I call it the ALDI Shopping Cart Effect.
The first time I went to an ALDI grocery store was when we moved to Watertown in 2005. Jennifer and I were filling our cart – enjoying shockingly low price points for our young family – when I remembered I left my wallet in the car.
I ran out and found my wallet on the seat. After I locked the car and turned to head back in, I saw a lady nearby who was just about done loading her groceries into her car.
And just like that it hit me. I’m in a new city, I’m called to serve people. Here was an easy chance: offer to return her cart to the store and save her a trip.
Don’t startle her.
“Hi M’am, I’ll take that for you.”
She looks at me, then looks down at her empty cart.
“Seriously, truth is I’m heading back inside the store anyway.”
She looks back at me. Uneasy. Still not passing the cart off.
This is not going as planned.
As if to help her along, I place a hand on the bin-side of the cart. “I totally got this.”
Finally she lets go with a “Thanks” that sounds way more like a question than a grateful reply.

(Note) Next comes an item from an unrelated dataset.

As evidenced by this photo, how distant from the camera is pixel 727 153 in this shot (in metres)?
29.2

Trying to shrug off the awkwardness of it all, I walk the cart back to the store and push it into all the other carts. But there’s this weird key-chain thing, and all these slots, and people fumbling with change, and–
I’m getting dizzy.
Everything’s spinning, a blur.
Then it hits me.
OK – so it wasn’t that dramatic. But I’d still stollen that woman’s quarter.

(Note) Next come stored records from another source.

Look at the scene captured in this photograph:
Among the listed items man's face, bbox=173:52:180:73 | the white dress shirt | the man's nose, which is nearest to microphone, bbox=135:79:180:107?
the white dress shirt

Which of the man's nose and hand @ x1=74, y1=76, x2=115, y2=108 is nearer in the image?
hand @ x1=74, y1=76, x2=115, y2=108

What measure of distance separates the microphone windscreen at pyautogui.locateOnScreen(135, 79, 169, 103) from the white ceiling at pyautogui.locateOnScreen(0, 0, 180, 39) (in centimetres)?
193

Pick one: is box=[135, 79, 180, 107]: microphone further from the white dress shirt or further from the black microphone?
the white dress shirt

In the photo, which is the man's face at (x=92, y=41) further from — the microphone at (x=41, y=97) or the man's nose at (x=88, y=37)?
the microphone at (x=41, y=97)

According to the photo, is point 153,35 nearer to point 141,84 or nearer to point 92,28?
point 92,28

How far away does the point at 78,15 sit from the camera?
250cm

She probably thought I was a strange little chronic cart grabber who lived on the street surviving off quarters; some people ask for change at stop lights, I just take ALDI shopping carts.
Why do they have that quarter mechanism anyway? Are ALDI patrons just far more prone to throwing stainless steel shopping carts in their trunks and peeling out? Like a quarter is really going to overrule that desperate urge. Maybe its not such a safe place to shop with my family after all?

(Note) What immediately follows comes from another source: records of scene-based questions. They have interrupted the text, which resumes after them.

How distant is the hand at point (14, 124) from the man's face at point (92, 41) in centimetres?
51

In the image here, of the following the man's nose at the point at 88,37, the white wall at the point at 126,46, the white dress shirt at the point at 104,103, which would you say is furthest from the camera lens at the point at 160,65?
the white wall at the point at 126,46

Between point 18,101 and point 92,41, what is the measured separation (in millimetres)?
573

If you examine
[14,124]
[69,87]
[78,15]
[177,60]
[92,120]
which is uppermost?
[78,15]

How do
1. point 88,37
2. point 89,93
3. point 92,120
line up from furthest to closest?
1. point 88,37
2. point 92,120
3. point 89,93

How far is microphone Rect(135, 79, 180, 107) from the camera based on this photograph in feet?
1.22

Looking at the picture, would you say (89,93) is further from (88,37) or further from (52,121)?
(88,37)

Of course then I had to face my wife which just added insult to injury. But we both got a good laugh out of it. Her more so.
The key to analyzing backfired plans is taking yourself out of the equation and looking purely at the experience of the other person. My wife and I use the phrase, “When you do ________ it makes me feel ________.” This is a successful tool in marriage, in church life, and in business. We can have the best intentions, but if the end experience is not positive for the receiver, intentions become inferior to the issues of the heart.
That, and learn from the mistakes of others.
To this day I still half-expect that lady to jump out at me in the parking lot somewhere and ask for her quarter back.